__Records to use__:
=== Section Start ===
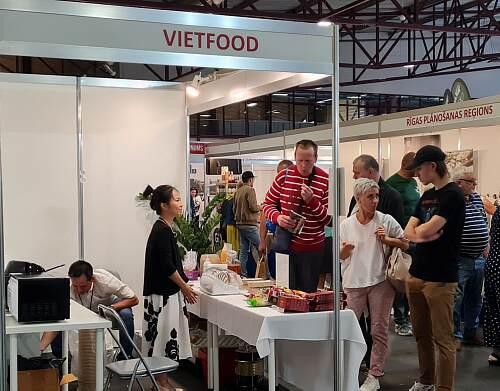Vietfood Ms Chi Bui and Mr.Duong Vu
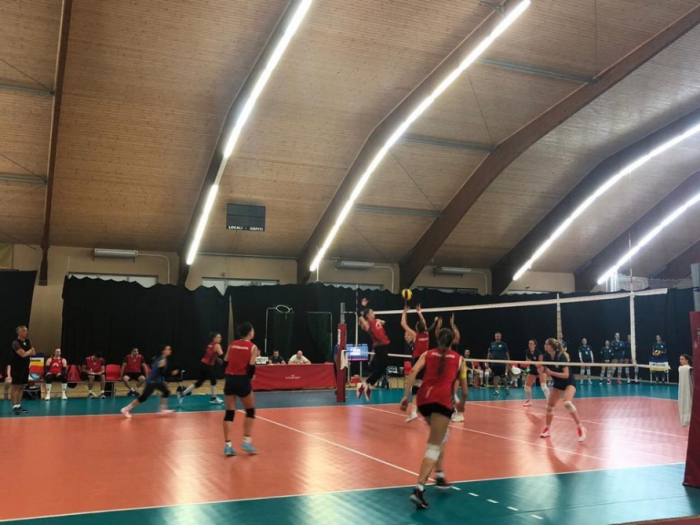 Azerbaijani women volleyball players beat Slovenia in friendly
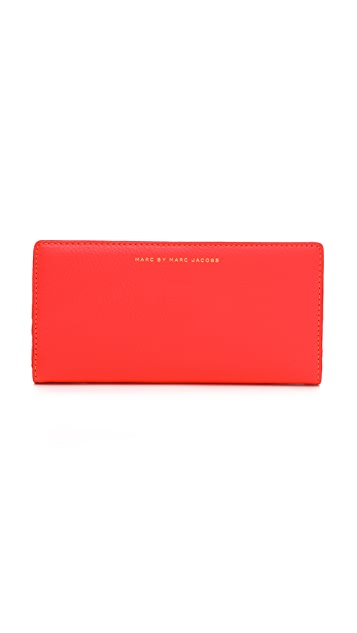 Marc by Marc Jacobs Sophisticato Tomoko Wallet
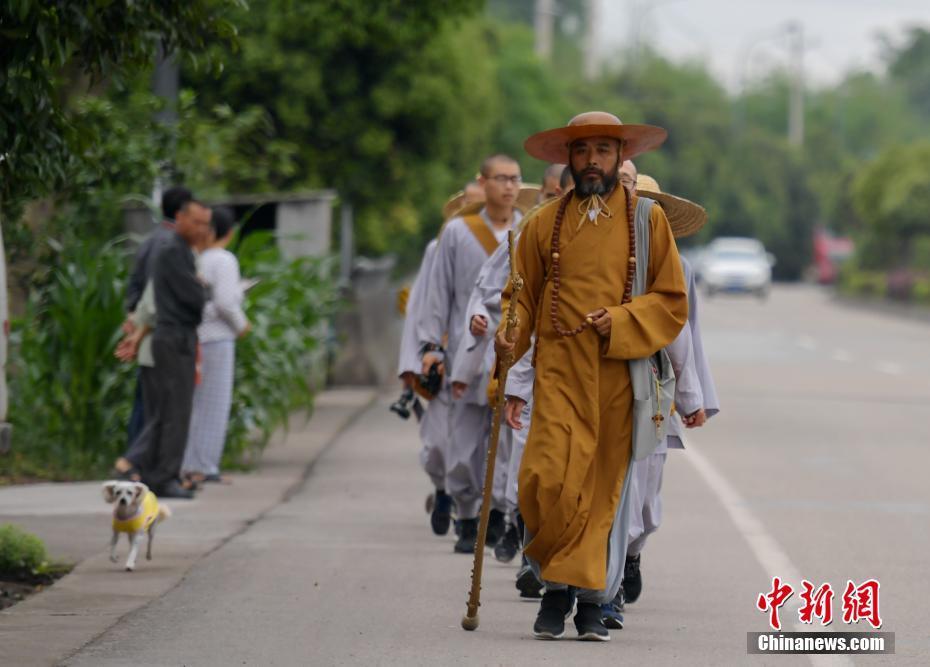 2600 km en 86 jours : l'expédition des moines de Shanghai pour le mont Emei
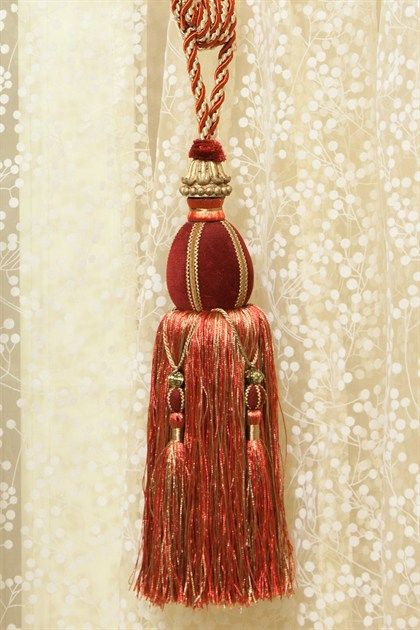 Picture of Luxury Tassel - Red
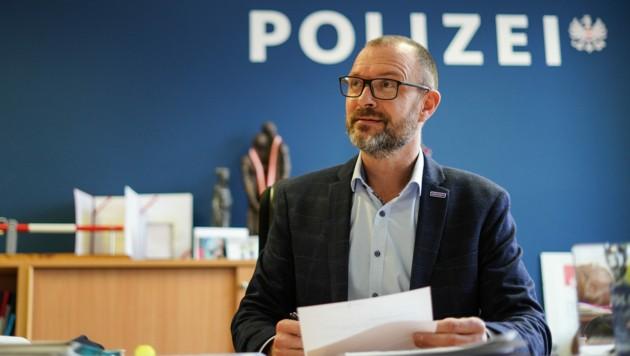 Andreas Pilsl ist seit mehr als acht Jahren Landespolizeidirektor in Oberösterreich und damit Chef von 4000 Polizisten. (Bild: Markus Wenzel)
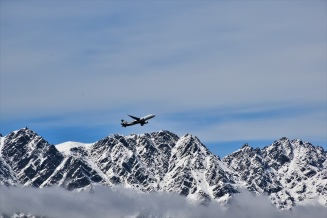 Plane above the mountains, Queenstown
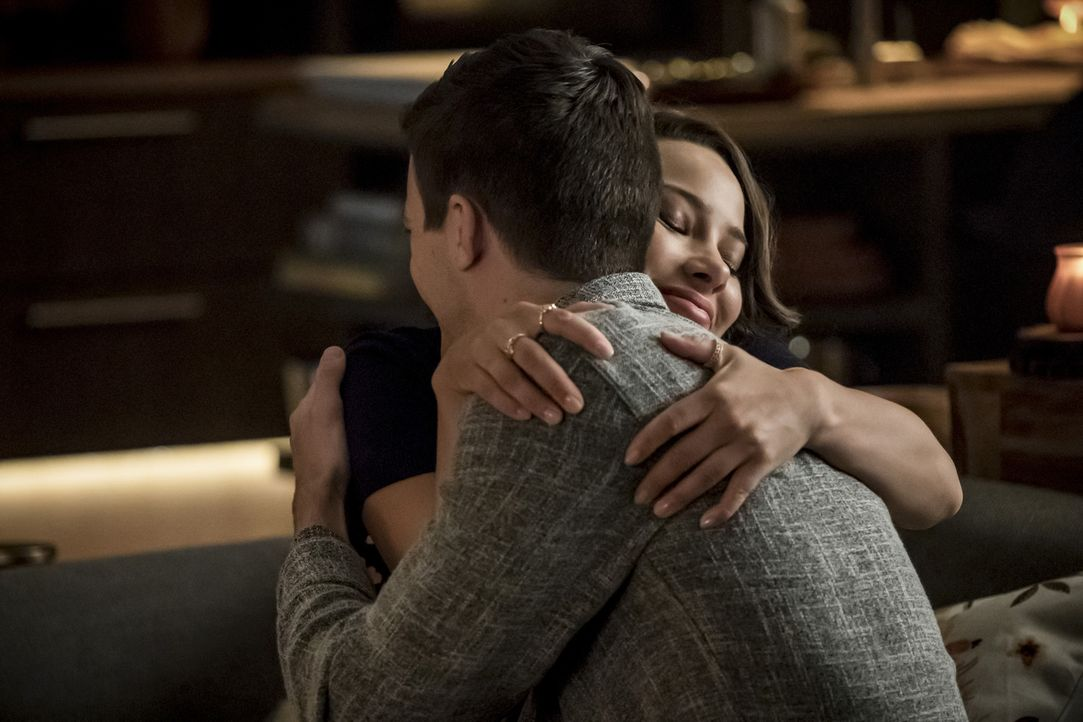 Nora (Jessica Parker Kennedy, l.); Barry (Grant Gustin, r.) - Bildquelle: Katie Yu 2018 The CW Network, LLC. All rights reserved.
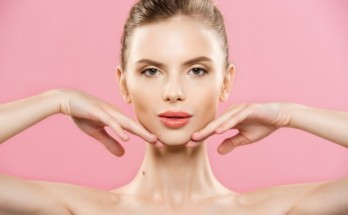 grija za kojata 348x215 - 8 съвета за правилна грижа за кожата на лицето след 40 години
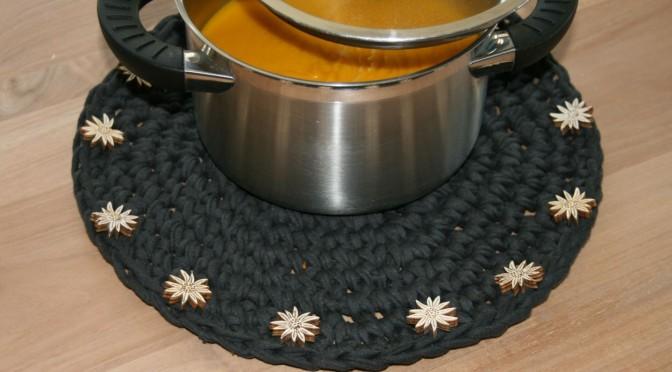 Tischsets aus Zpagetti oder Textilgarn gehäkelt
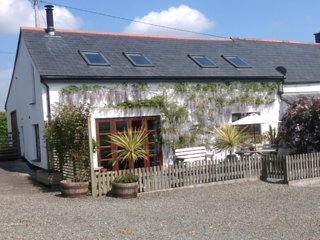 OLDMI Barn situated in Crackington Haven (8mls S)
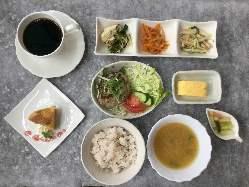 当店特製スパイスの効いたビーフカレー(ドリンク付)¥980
=== Section End ===
=== Section Start ===
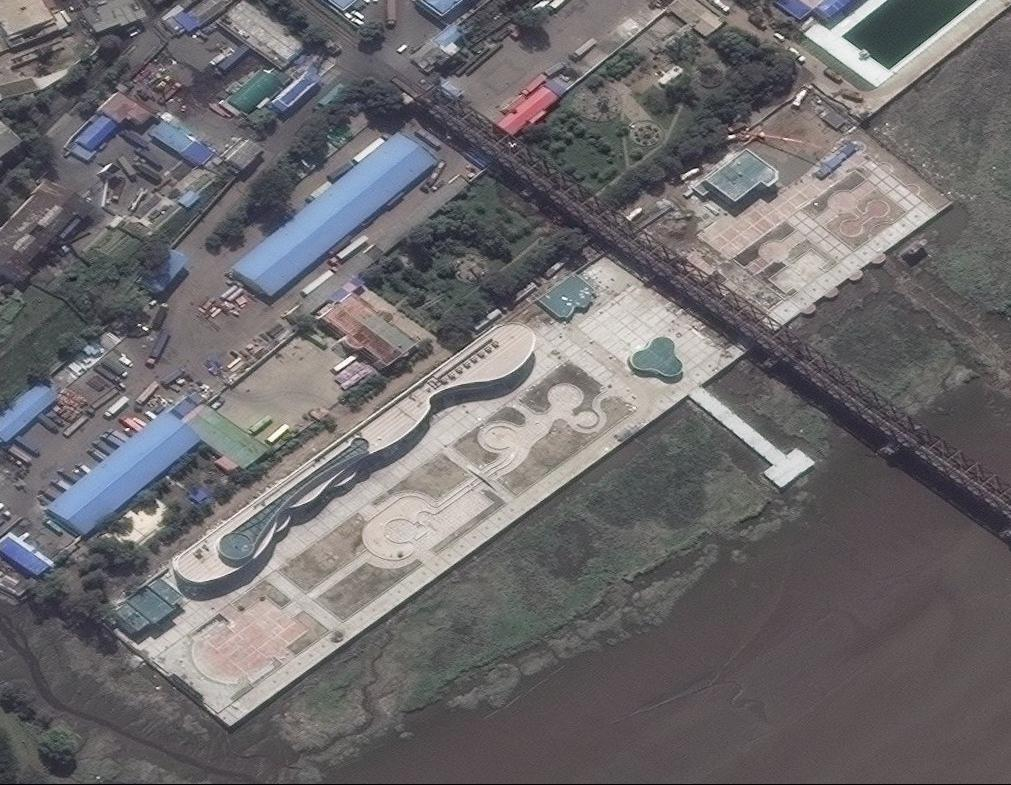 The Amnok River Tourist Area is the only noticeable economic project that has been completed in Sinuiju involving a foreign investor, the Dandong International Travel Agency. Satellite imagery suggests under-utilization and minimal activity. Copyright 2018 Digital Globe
=== Section End ===
=== Section Start ===
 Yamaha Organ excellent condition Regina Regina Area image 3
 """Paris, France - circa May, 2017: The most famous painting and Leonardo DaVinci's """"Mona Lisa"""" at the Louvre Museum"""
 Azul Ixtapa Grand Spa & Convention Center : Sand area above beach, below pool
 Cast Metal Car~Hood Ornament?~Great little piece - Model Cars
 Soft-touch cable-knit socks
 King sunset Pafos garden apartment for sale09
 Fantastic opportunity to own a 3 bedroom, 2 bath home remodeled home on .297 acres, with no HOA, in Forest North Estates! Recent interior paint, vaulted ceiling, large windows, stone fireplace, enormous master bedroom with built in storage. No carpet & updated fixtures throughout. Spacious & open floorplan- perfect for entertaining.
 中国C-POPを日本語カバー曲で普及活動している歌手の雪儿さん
=== Section End ===
Write out exactly the lines above between the line with "Fantastic opportunity to" and the line with "中国C-POPを日本語カバー曲で普及活動している歌手の雪儿さん", inclusive, and nothing beyond them.

__Answer space__:
 Fantastic opportunity to own a 3 bedroom, 2 bath home remodeled home on .297 acres, with no HOA, in Forest North Estates! Recent interior paint, vaulted ceiling, large windows, stone fireplace, enormous master bedroom with built in storage. No carpet & updated fixtures throughout. Spacious & open floorplan- perfect for entertaining.
 中国C-POPを日本語カバー曲で普及活動している歌手の雪儿さん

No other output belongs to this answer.